__TASK OBJECTIVE__: Extract exactly and only the lines from the one containing "208 Silver Fox TRCE, Yorktown, VA 23693" through the end of the entries below. Pictures should not appear in the copy.

(Web page caption snippets)
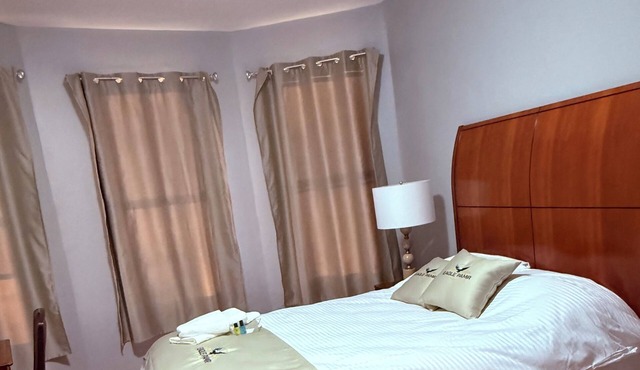 Cozy 2-bedroom apartment in charming New Haven near Downtown and Yale Hospital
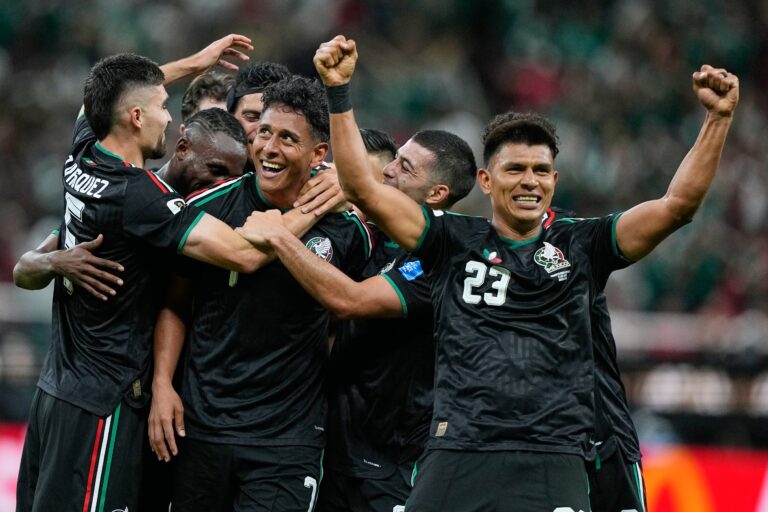 México consolida el liderato del grupo tras un reñido triunfo ante Corea del Sur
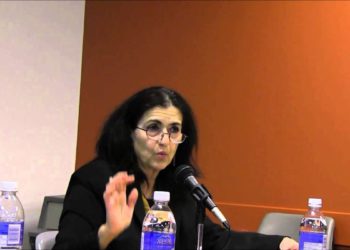 Profesora de universidad canadiense lamenta la "influencia israelí"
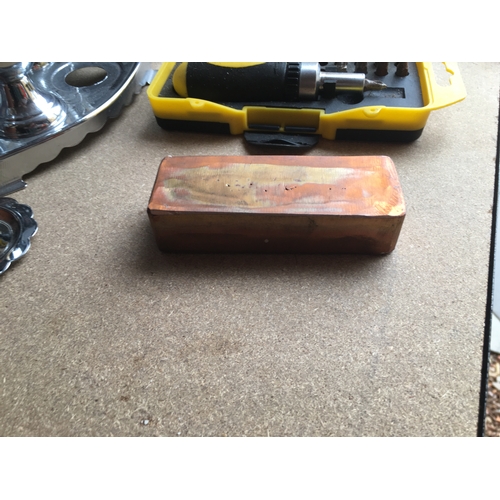 58 - CRACKING COPPER INGOT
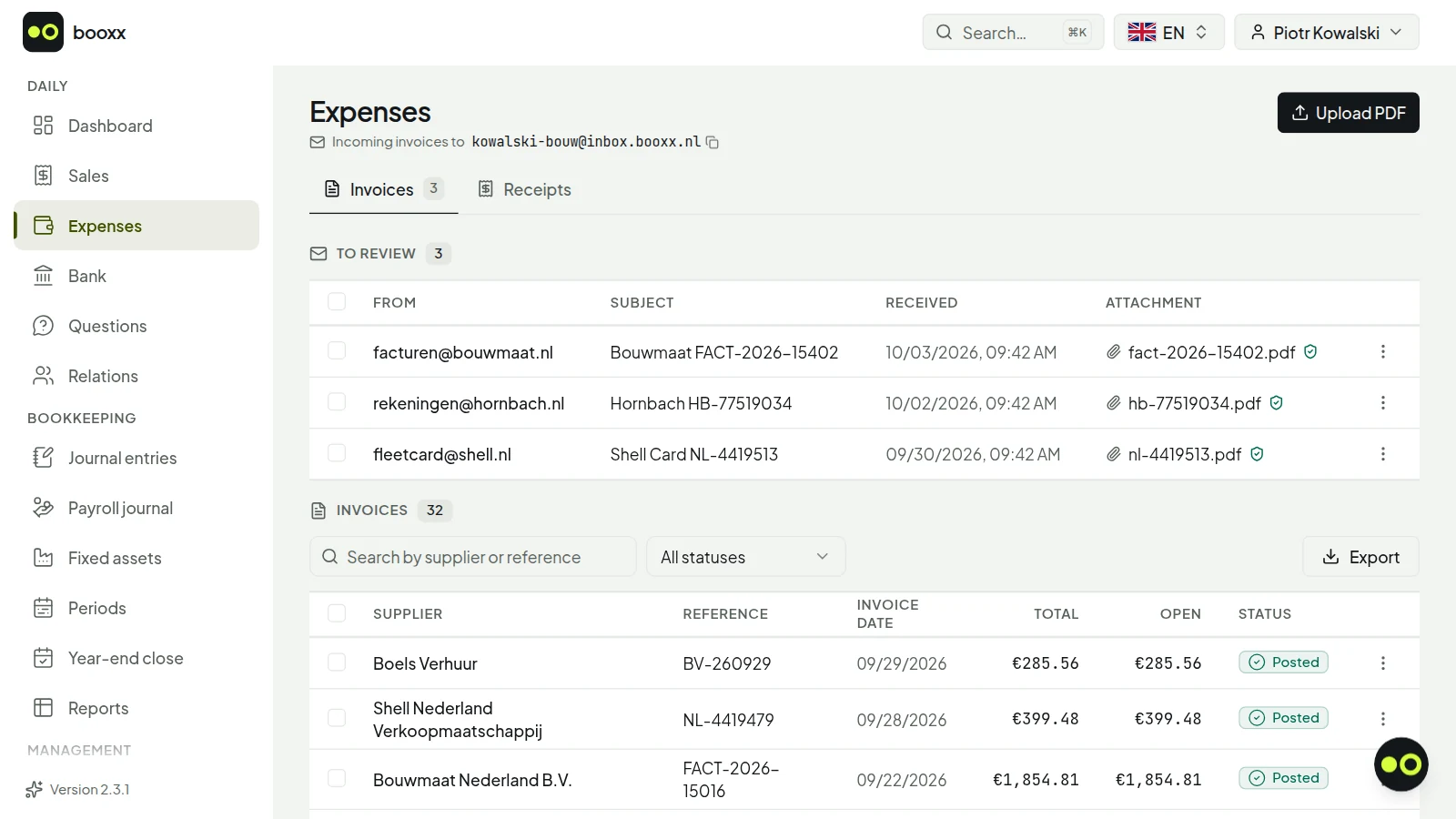 The purchase inbox with incoming invoices and the details read out of them automatically.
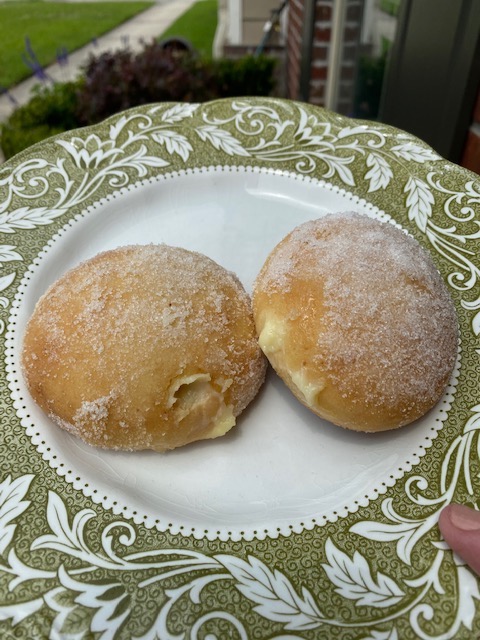 BAKED DONUTS WITH CREAM FILLING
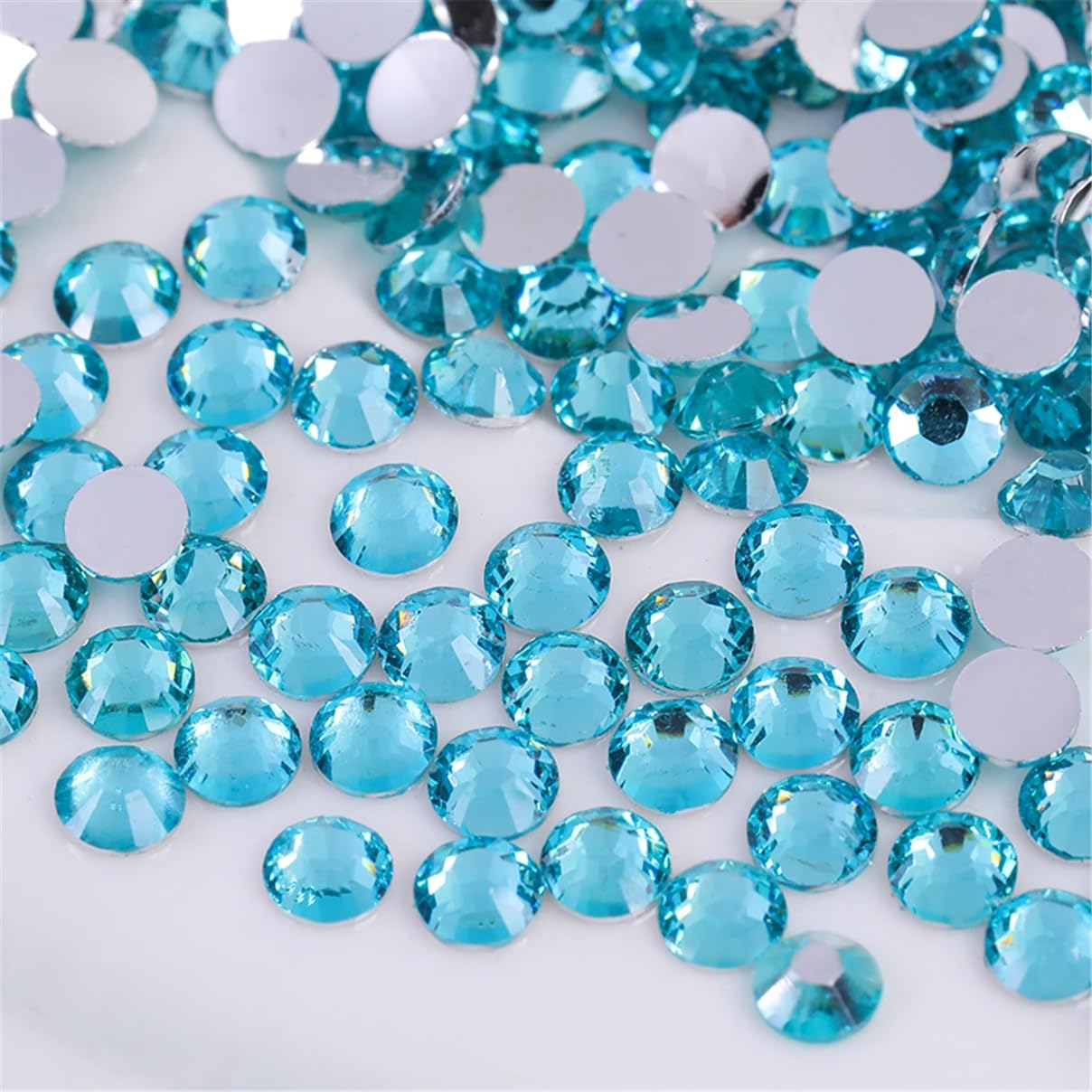 1000 Pieces SS20 5mm Flatback Rhinestones Clear Glass Round Gems Crystals for Nail Art DIY Crafts Clothes Shoes Bags （Crystal Blue）-GlimoraGlow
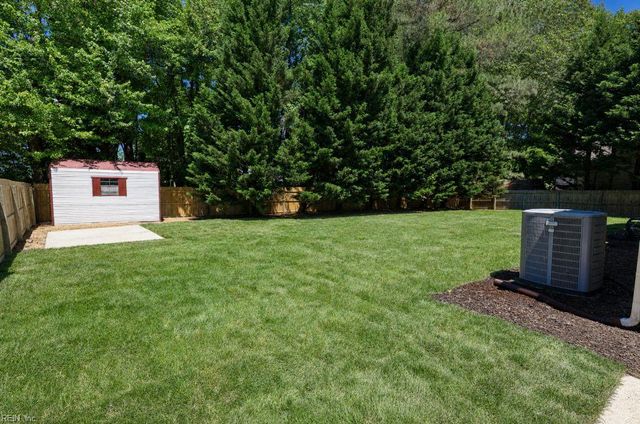208 Silver Fox TRCE, Yorktown, VA 23693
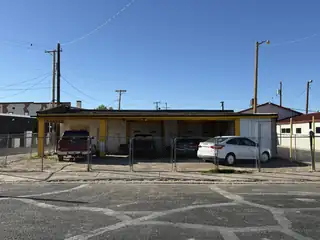 835 W CASTILLO Avenue 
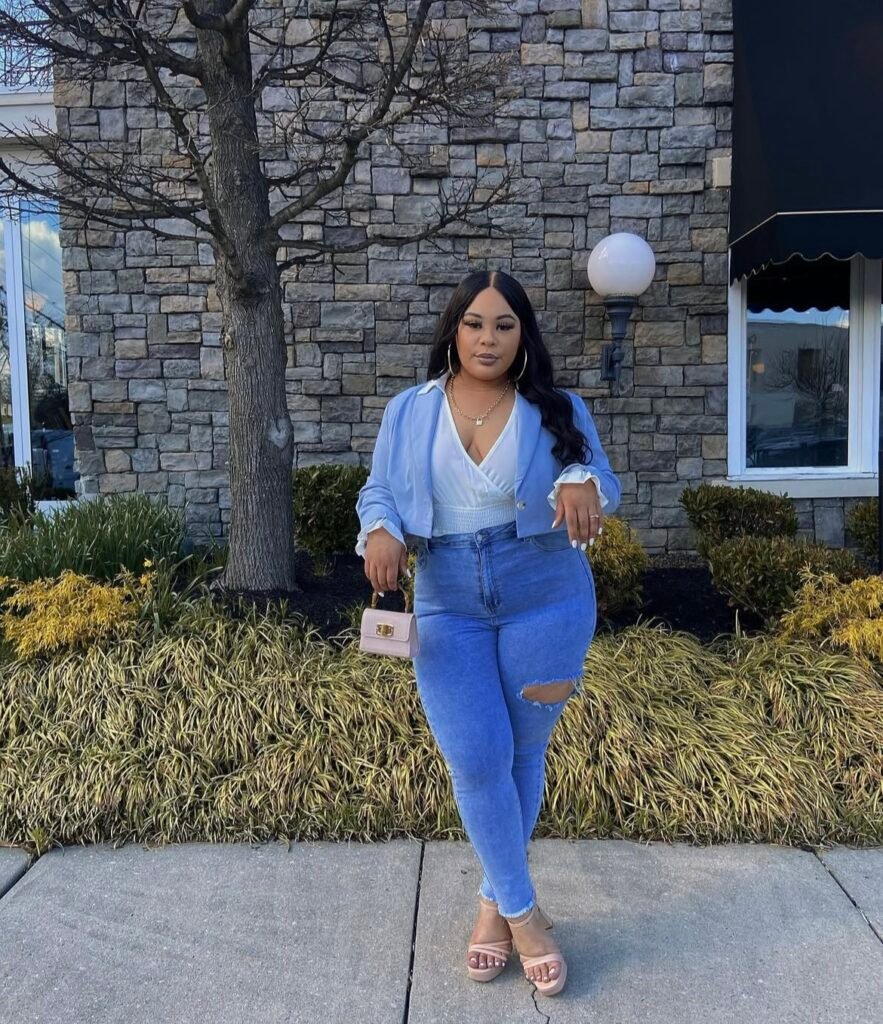 A plus size brunch outfit.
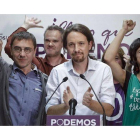 Pablo Iglesias saluda a los simpatizantes tras conocer los resultados electorales.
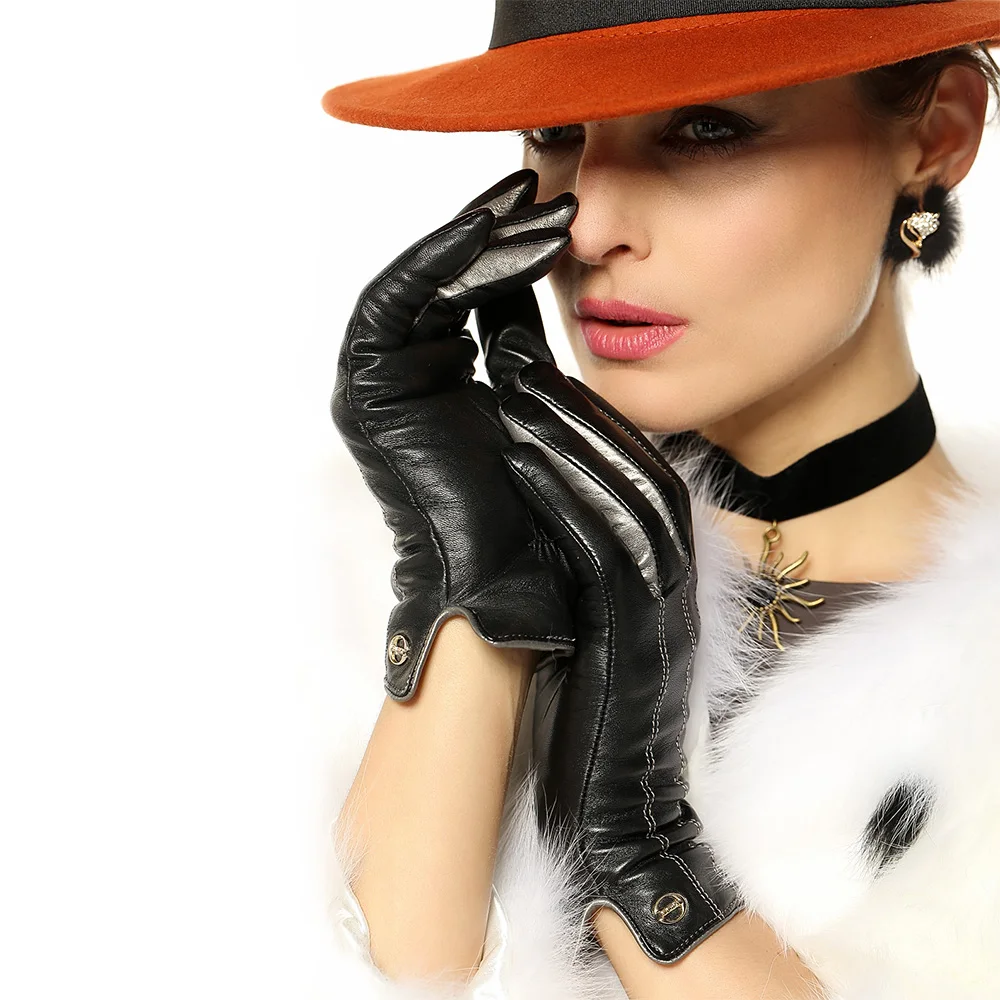 Термовязаные перчатки из натуральной кожи для женщин, высококачественные перчатки для вождения с подкладкой из овчины, модный тренд EL031NR-1
Термовязаные перчатки из натуральной кожи для женщин, высококачественные перчатки для вождения с подкладкой из овчины, модный тренд EL031NR-1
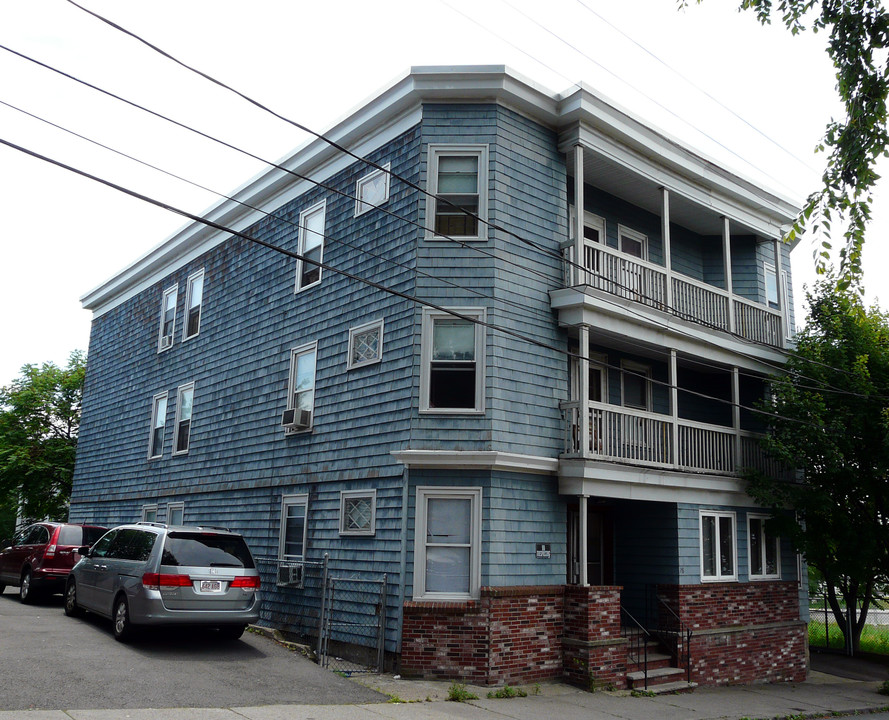 26-28 Amity St in Lynn, MA - Foto de edificio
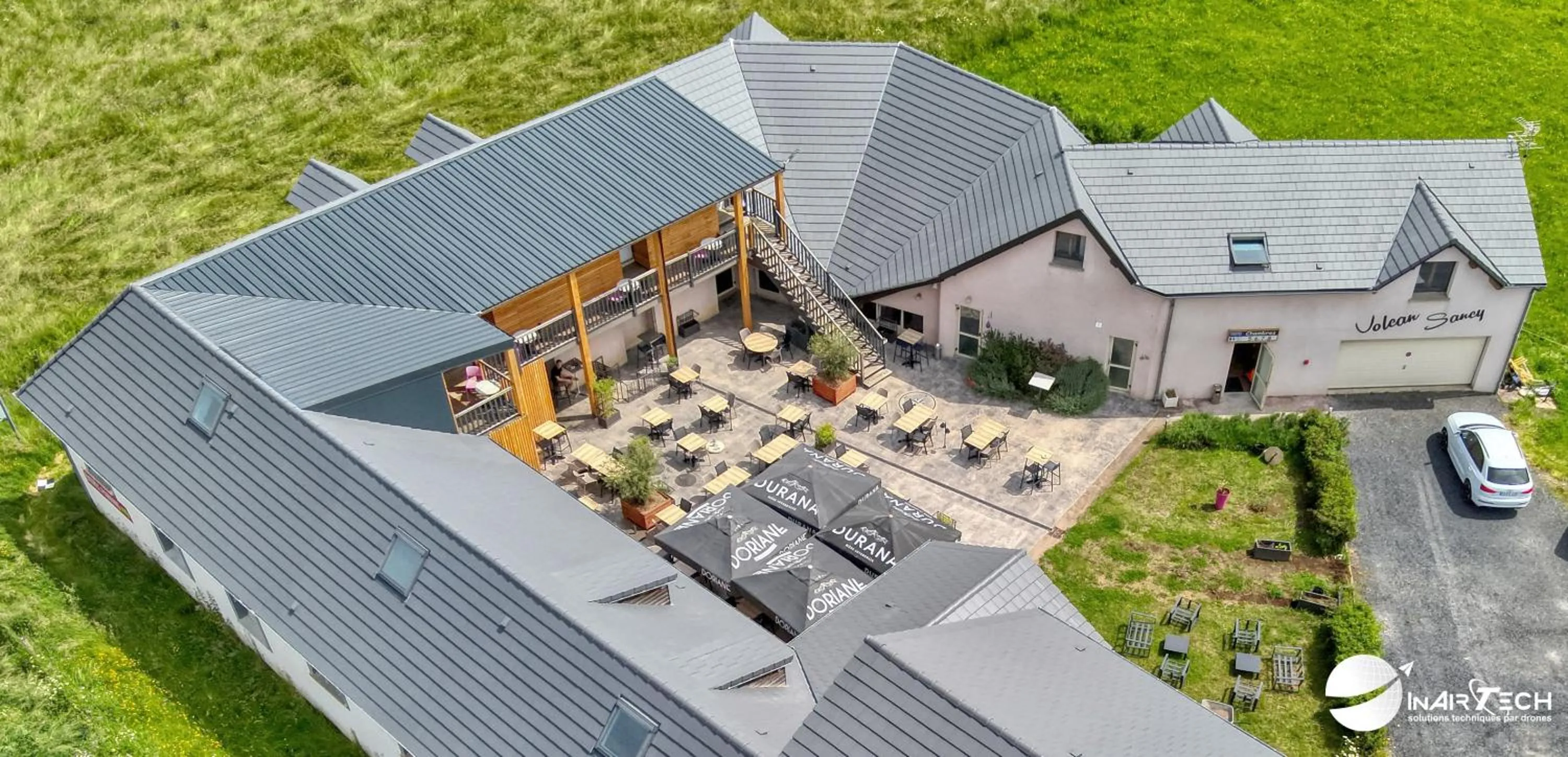 Property building in Logis Hôtel Volcan Sancy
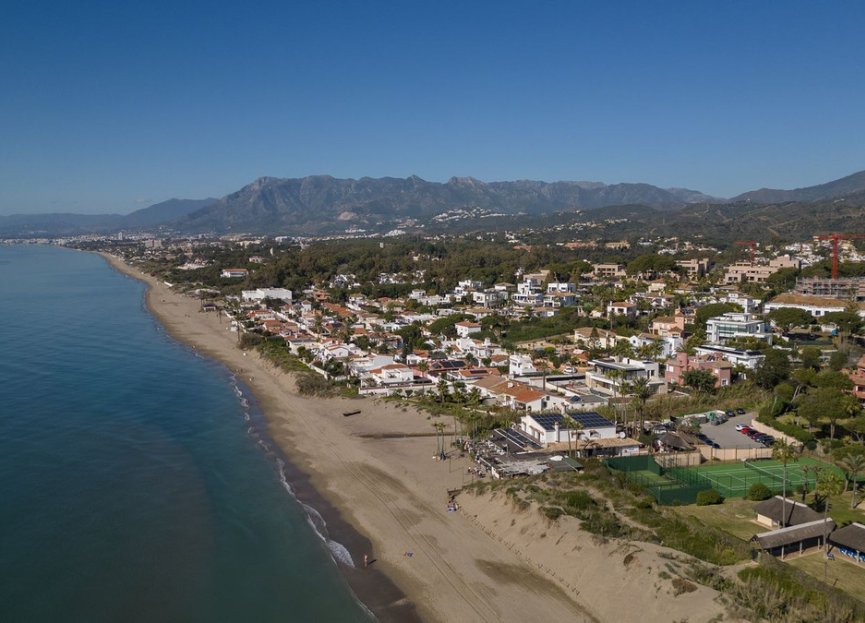 Resale - Apartment - Ground Floor Apartment - Marbella - Elviria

__SOLVED PROBLEM__:
208 Silver Fox TRCE, Yorktown, VA 23693
 835 W CASTILLO Avenue 
 A plus size brunch outfit.
 Pablo Iglesias saluda a los simpatizantes tras conocer los resultados electorales.
 Термовязаные перчатки из натуральной кожи для женщин, высококачественные перчатки для вождения с подкладкой из овчины, модный тренд EL031NR-1
Термовязаные перчатки из натуральной кожи для женщин, высококачественные перчатки для вождения с подкладкой из овчины, модный тренд EL031NR-1
 26-28 Amity St in Lynn, MA - Foto de edificio
 Property building in Logis Hôtel Volcan Sancy
 Resale - Apartment - Ground Floor Apartment - Marbella - Elviria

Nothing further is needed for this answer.